Text provided.
(begin)

There has been a lot of chatter lately about big ideas. From Google’s “Moon Shots” to Elon Musk’s Hyperloop, entrepreneurial innovators are challenging themselves and the market to think big. This has not always been the sole province of the entrepreneur. I had the privilege of working in Bell Labs for a couple of years when the scientists and engineers there were working on technology that was ten times as powerful as what was currently in the market. They were unconstrained in their pursuit of ideas.
Big ideas serve an important purpose. They cause us to think about problems differently. The image above is of a proposed subway system for Austin, TX. Anyone who has sat in traffic in this city will immediately get the appeal of this concept. Will it happen? Maybe not, but the proposal represents a big idea that will impact the dialog and define the range of what is possible.

(end)

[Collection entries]
(begin)

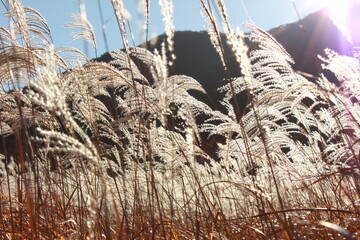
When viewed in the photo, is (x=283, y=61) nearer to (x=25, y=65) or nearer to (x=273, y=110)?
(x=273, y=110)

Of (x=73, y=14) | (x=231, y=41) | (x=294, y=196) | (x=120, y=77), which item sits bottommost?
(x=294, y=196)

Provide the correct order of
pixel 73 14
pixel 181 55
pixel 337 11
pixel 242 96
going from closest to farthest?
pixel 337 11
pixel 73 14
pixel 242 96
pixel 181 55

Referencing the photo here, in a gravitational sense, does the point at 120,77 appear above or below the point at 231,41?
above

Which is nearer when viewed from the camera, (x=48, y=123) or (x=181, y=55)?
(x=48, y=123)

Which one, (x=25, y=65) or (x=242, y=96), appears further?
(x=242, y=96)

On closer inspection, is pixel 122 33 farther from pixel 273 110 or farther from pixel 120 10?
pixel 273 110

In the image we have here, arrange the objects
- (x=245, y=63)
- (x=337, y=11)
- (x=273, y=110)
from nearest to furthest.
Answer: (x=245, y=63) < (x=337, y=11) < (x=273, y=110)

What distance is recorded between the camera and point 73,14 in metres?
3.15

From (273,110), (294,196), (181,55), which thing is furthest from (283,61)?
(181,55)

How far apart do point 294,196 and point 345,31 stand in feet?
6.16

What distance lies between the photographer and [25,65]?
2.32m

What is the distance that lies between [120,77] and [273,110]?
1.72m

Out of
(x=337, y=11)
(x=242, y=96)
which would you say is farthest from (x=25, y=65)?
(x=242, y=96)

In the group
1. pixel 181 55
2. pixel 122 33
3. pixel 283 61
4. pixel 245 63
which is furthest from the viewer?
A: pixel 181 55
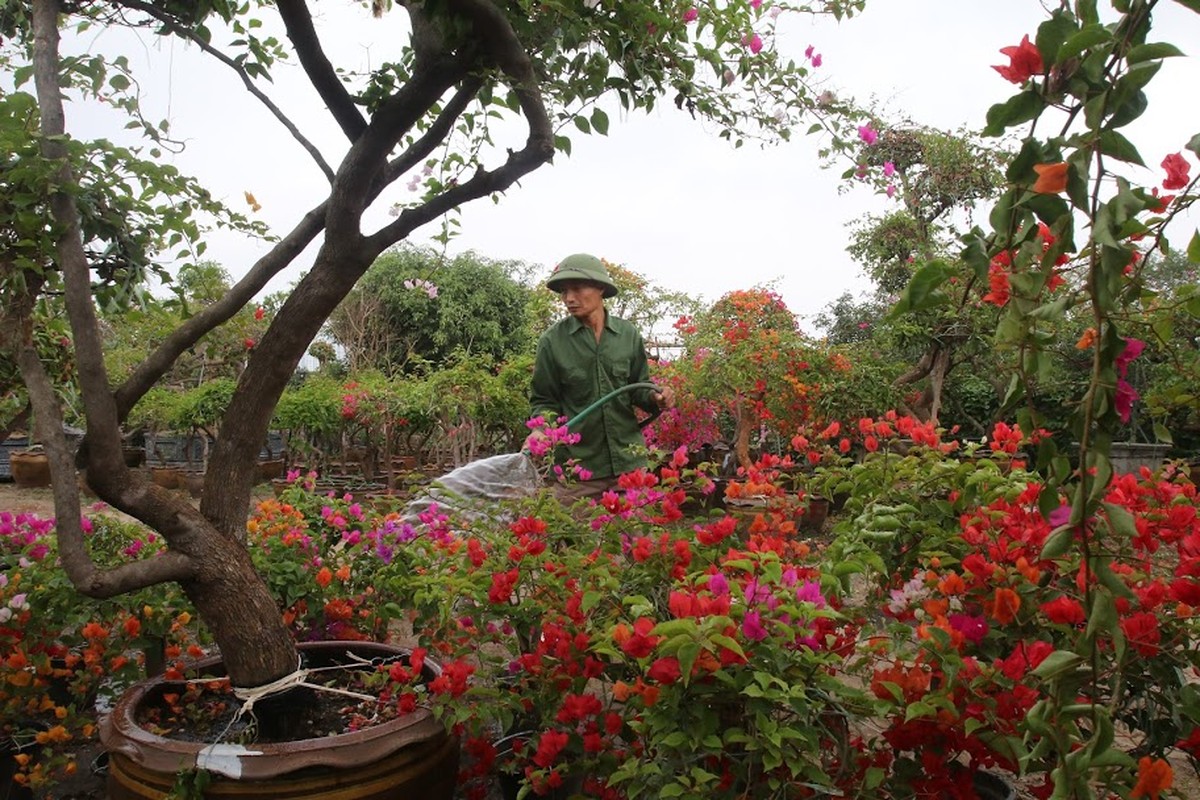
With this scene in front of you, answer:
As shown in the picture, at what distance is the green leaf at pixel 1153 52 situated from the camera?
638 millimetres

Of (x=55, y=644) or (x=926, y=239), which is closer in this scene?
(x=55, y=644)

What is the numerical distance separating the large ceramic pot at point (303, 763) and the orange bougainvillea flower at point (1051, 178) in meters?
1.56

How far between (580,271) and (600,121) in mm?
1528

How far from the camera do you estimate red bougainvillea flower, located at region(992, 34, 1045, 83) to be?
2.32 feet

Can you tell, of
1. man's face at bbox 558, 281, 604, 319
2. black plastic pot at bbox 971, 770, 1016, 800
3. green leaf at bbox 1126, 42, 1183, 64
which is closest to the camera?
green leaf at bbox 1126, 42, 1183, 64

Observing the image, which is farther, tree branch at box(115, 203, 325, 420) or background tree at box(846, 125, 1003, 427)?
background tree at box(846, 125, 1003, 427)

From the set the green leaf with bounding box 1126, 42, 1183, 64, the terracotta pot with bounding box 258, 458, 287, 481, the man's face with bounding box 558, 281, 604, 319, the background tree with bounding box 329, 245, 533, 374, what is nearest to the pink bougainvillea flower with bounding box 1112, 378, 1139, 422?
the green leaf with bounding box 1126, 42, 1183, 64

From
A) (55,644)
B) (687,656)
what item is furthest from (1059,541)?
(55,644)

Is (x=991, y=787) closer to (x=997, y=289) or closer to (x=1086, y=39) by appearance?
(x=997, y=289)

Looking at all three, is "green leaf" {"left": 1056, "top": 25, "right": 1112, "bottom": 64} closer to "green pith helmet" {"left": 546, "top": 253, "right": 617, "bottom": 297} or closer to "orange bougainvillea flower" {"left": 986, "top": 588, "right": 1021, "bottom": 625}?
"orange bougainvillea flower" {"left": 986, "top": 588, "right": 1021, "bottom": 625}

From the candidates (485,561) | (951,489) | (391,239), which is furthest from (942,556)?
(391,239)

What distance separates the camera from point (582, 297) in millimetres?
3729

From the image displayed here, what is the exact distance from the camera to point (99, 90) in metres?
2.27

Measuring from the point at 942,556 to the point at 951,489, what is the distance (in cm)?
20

(end)
(begin)

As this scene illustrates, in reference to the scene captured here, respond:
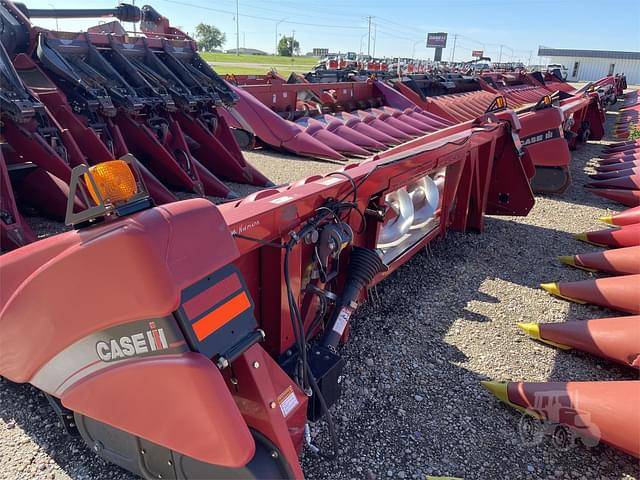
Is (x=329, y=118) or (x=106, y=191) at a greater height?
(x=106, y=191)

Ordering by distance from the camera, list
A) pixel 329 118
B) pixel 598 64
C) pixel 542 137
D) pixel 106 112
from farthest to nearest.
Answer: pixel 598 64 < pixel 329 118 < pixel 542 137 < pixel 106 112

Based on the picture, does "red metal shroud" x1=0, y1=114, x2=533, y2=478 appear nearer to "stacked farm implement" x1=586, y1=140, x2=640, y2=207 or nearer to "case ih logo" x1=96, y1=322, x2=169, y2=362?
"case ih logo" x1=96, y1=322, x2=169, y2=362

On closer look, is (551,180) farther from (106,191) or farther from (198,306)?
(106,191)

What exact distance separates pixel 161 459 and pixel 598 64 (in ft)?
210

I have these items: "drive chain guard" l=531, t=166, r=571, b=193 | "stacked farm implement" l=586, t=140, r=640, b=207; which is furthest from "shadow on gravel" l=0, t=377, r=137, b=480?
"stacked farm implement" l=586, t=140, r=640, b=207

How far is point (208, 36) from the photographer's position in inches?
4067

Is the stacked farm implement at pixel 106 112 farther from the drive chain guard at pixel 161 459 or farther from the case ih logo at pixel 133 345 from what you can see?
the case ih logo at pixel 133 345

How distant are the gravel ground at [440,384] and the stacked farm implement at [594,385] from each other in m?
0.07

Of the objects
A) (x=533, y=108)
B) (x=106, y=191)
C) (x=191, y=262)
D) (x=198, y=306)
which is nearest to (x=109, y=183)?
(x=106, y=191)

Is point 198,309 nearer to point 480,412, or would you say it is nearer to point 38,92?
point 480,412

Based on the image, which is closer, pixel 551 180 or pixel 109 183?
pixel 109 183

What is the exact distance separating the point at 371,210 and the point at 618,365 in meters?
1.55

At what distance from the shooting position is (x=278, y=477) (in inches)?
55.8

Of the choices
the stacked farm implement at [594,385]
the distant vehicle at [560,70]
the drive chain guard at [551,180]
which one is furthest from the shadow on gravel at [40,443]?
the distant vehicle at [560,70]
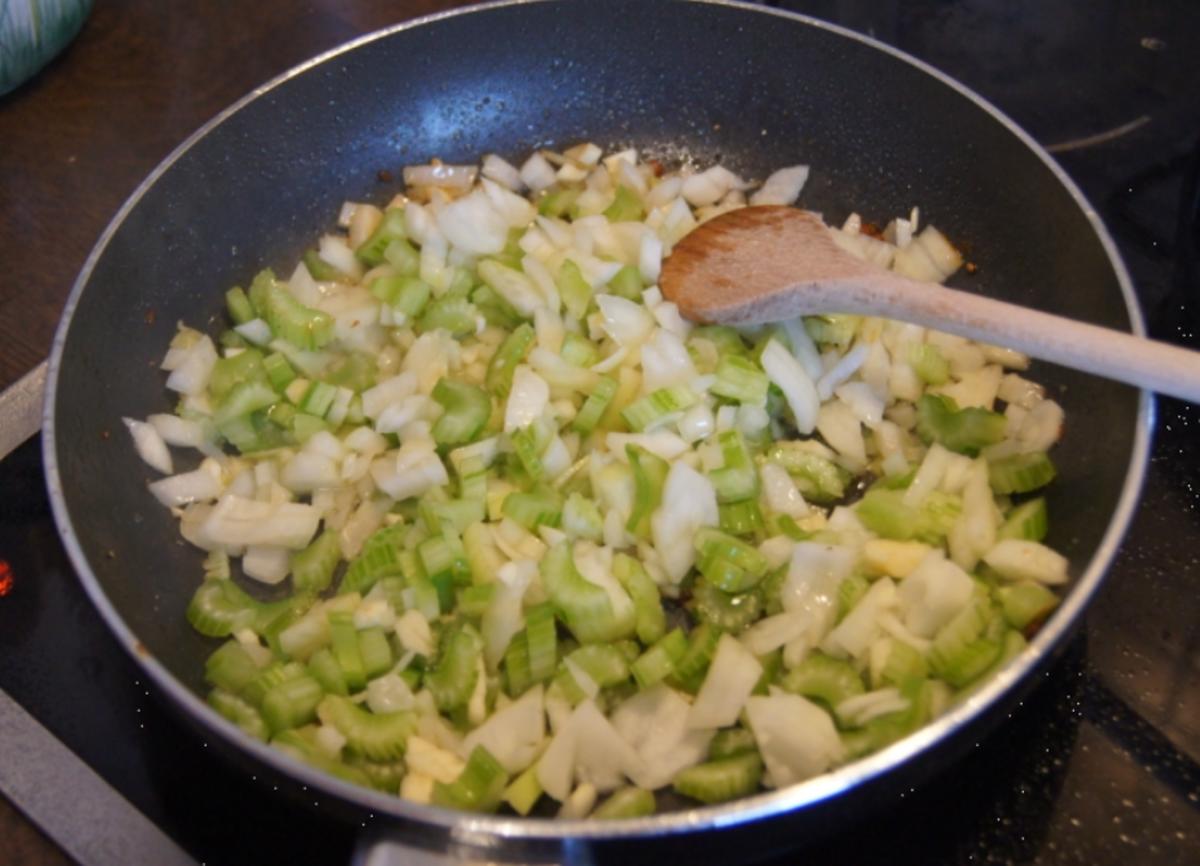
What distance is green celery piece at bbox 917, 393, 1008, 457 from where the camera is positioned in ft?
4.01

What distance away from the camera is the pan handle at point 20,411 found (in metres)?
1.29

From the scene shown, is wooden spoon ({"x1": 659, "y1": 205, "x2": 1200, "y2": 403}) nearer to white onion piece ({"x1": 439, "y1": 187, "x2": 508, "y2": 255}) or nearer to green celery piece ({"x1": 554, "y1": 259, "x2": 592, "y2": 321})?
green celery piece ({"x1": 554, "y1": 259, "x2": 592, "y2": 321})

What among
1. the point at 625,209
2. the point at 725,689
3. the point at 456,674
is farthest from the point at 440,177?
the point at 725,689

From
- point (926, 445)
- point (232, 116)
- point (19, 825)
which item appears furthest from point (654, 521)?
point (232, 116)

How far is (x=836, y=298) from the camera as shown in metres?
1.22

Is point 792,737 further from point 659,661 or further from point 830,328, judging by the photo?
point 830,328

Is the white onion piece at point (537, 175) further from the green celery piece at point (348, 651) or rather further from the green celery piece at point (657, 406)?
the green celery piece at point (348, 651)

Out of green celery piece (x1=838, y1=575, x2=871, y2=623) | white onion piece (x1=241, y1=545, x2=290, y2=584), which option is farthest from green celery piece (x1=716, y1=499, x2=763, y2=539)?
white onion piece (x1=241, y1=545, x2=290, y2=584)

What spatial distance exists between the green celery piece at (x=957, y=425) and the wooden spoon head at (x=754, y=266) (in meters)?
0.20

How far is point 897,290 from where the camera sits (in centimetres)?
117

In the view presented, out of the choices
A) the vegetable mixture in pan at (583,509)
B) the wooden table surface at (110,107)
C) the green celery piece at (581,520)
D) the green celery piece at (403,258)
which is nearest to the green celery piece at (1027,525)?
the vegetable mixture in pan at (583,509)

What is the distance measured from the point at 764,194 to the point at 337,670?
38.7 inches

(end)

Stated problem 1. For the passage on big ideas, say whether each statement agrees with it. Answer yes or no, quoting the words that decide it. (a) The writer worked at Bell Labs for a couple of years. (b) The passage states that the Austin subway proposal will certainly be built. (c) Bell Labs engineers worked on technology five times as powerful as what was on the market.
Stated problem 2. Please list every specific project or proposal that the passage on big ideas names as an example of a big idea.

Answer 1.
(a) Yes: "I had the privilege of working in Bell Labs for a couple of years"
(b) No: "Will it happen? Maybe not"
(c) No: "ten times as powerful as what was currently in the market"

Answer 2.
- Google's "Moon Shots"
- Elon Musk's Hyperloop
- A proposed subway system for Austin, TX